Les cadenas d'amour à l'assaut de tous les ponts de Paris

Les cadenas d'amour à l'assaut de tous les ponts de Paris
Parti du Pont des Arts à Paris en 2008, le phénomène des "cadenas d'amour" s'étend le long de la Seine, touchant tous les ponts où un accrochage est possible

Du Pont des Arts jusqu'à la passerelle Léopold Sédar Senghor, en face du musée d'Orsay, et la passerelle Simone de Beauvoir en face de la bibliothèque François Mitterrand, les cadenas de l'amour ont envahi Paris

Vu de loin, le Pont des Arts apparaît doré, son parapet en grillage vert étant entièrement couvert de cadenas en laiton gravés aux initiales d'amoureux se promettant l'éternité.
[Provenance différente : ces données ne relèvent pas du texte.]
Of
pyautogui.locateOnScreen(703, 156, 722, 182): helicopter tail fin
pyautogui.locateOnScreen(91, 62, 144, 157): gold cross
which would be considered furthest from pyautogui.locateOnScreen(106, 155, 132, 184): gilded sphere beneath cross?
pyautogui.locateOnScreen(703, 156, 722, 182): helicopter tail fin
Il en est de même au pont de l'Archevéché qui a aussi changé de couleur. Certains ont attaché des morceaux de voile de mariée, accompagnés parfois de graffitis. Plus loin, quelques couples ont réussi à accrocher des cadenas à longues pattes ou des antivols de vélos aux épais piliers en fonte du parapet du pont Notre-Dame.

Seuls les ponts aux parapets de verre ou de pierre échappent au phénomène. Sur le Pont Neuf, plus vieux pont de Paris tout en pierre, les amoureux se sont rabattus sur les grillages de l'embarcadère des bateaux touristiques.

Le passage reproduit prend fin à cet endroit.